DOCUMENT TEXT:
--- Begin ---
Appeal by plaintiff from Howell (Ronald), Judge. Judgment entered 31 July 1980 in Superior Court, Transylvania County. Heard in the Court of Appeals 2 March 1982.
Clark, Judge. Judges Arnold and Webb concur.
The trial court's judgment dismissing plaintiff's claims was based on the conclusion that plaintiff had failed by proof to fit the description in its complaint and deed to the land it covers and had failed to prove title by adverse possession. Plaintiff excepted to this conclusion and the various findings of fact tending to support it and assigned error.
Plaintiff offered in evidence two duly recorded State Grants to Clinton Moore, as follows: first, Grant No. 123, dated 6
December 1844; and, second, Grant No. 181, dated 31 December 1846. The various deeds, wills and other muniments of title offered into evidence by plaintiff failed to show a connected chain of title from the two Moore grants to plaintiff, but plaintiff did offer competent evidence that the land described in its complaint and deed was the same land described in the two Moore grants. Plaintiff's connected chain of title began in deeds dated in September 1956. Having failed to prove a connected chain of title from the State, plaintiff attempted to show title by adverse possession, by methods (2), (3), and (4), as listed in Mobley v. Griffin, 104 N.C. 112, 10 S.E. 142 (1889).
--- End ---
WRITTEN EXERCISE 1: In the court opinion, what date does Grant No. 181 bear?
The court opinion above has no connection to the listing that follows.

EXERCISE DATA:
--- Begin ---
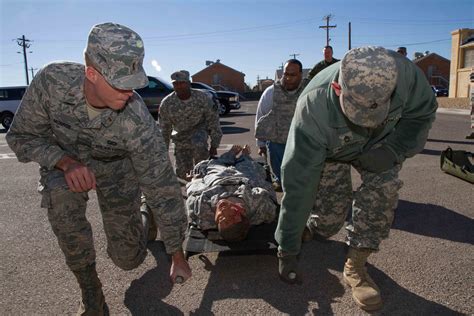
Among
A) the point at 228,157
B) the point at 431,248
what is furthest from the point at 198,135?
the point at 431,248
--- End ---
--- Begin ---
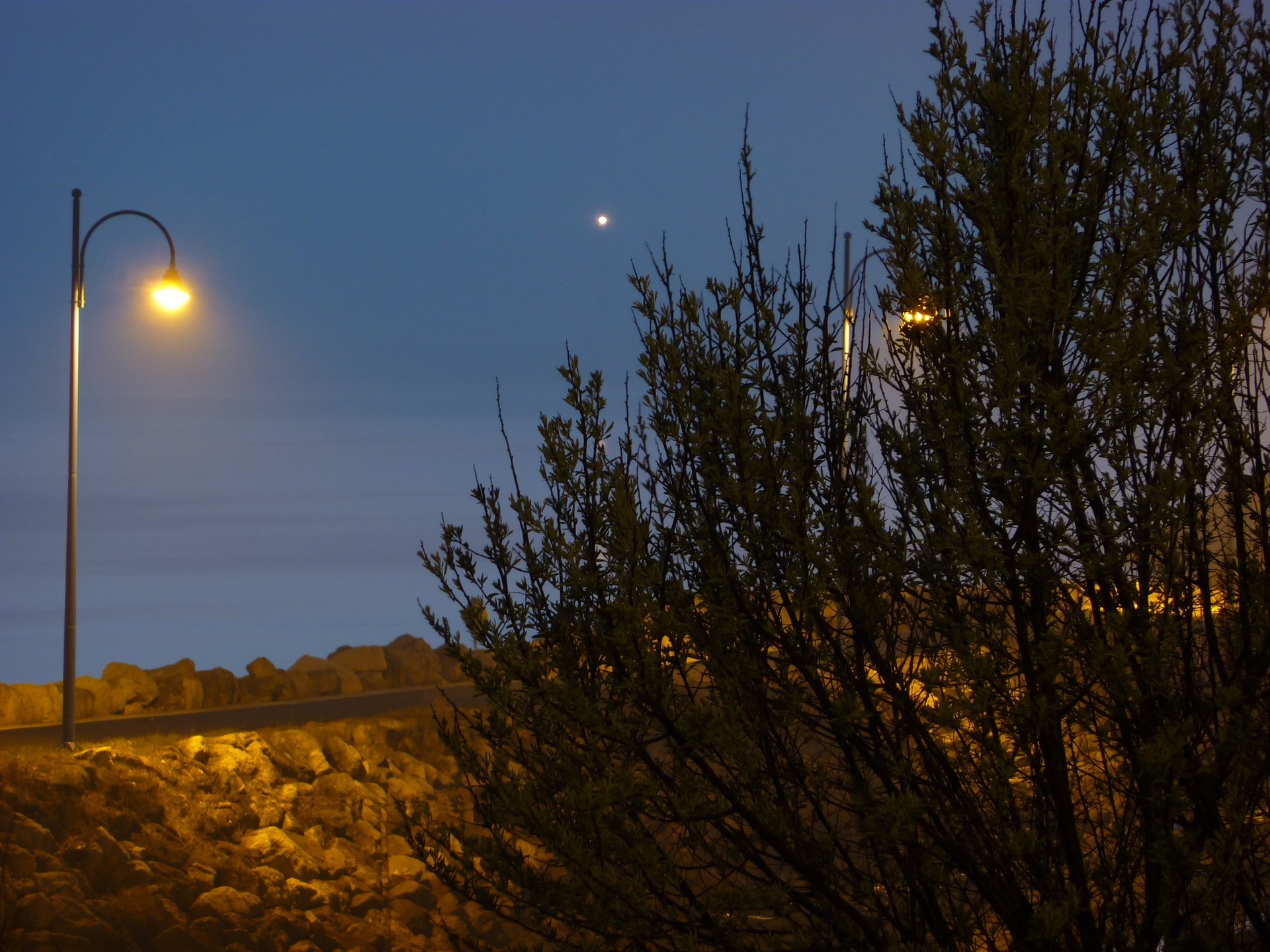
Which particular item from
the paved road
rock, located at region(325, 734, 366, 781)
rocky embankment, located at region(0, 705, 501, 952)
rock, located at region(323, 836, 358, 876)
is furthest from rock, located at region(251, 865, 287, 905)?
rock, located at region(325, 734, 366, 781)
--- End ---
WRITTEN EXERCISE 2: Show each line of the listing that contains the word "furthest", paying attention to case.

RESPONSE 1: 31 December 1846

RESPONSE 2:
what is furthest from the point at 198,135?
is furthest from rock, located at region(251, 865, 287, 905)?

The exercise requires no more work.